About this exercise
Lines in the following data that contain the string "United" are to be counted. Report only their number.

Records provided

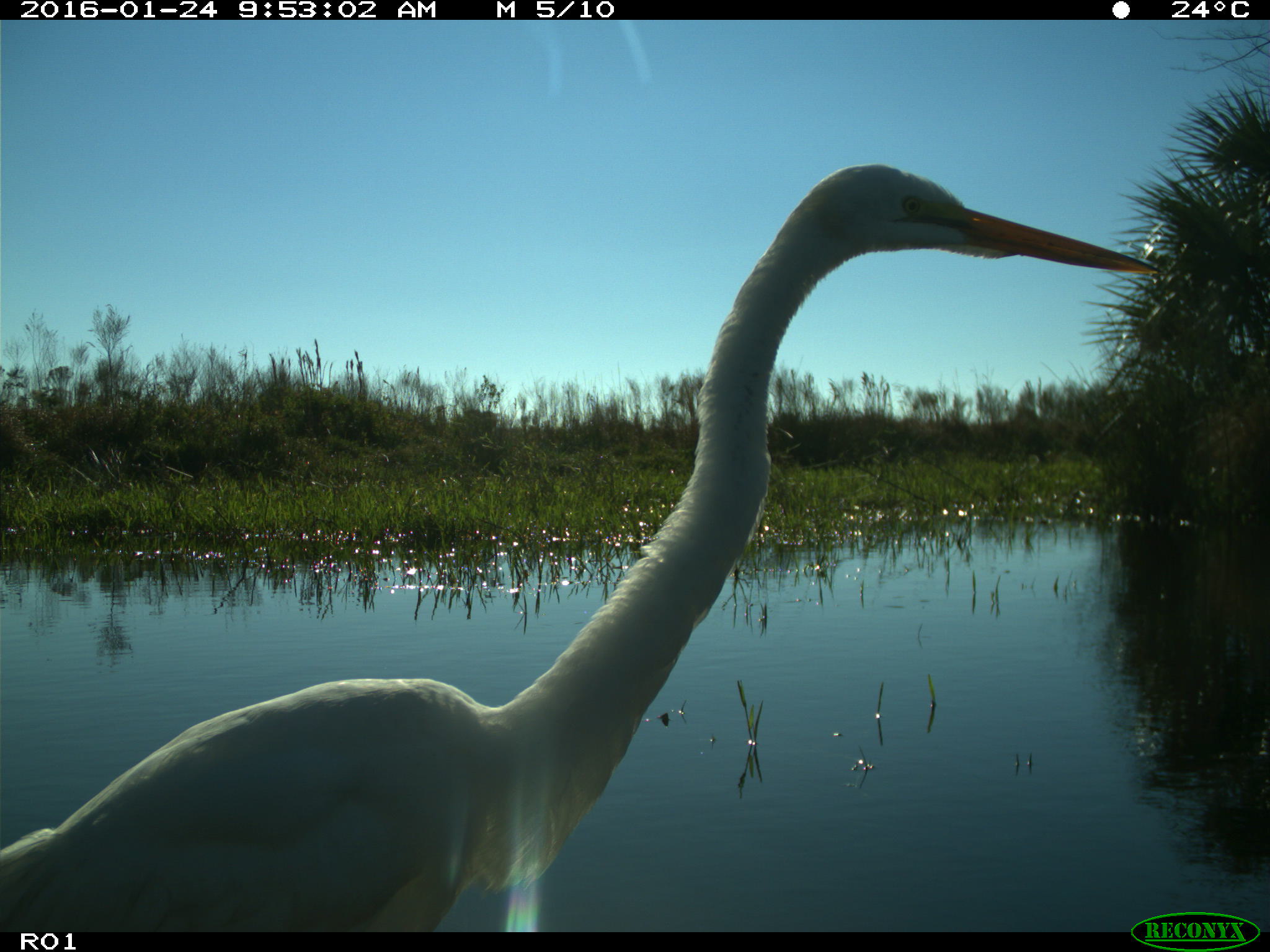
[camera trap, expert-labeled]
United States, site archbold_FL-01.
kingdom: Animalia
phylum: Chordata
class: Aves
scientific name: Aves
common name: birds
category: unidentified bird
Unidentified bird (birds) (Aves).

* * *

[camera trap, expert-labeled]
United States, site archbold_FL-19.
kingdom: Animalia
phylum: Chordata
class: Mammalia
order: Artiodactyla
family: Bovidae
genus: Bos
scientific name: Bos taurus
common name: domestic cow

---

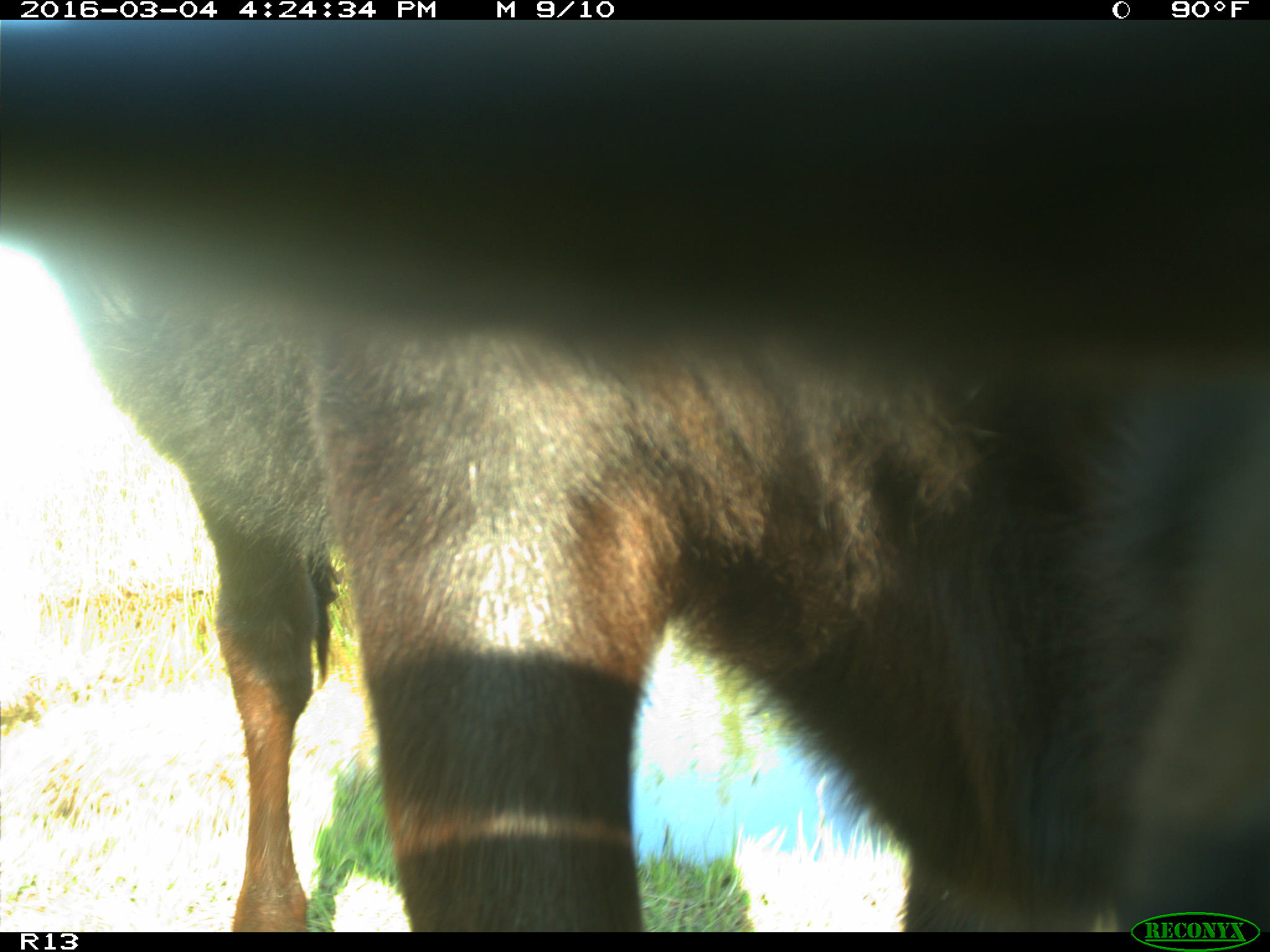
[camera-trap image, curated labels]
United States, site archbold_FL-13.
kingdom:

Expected answer
3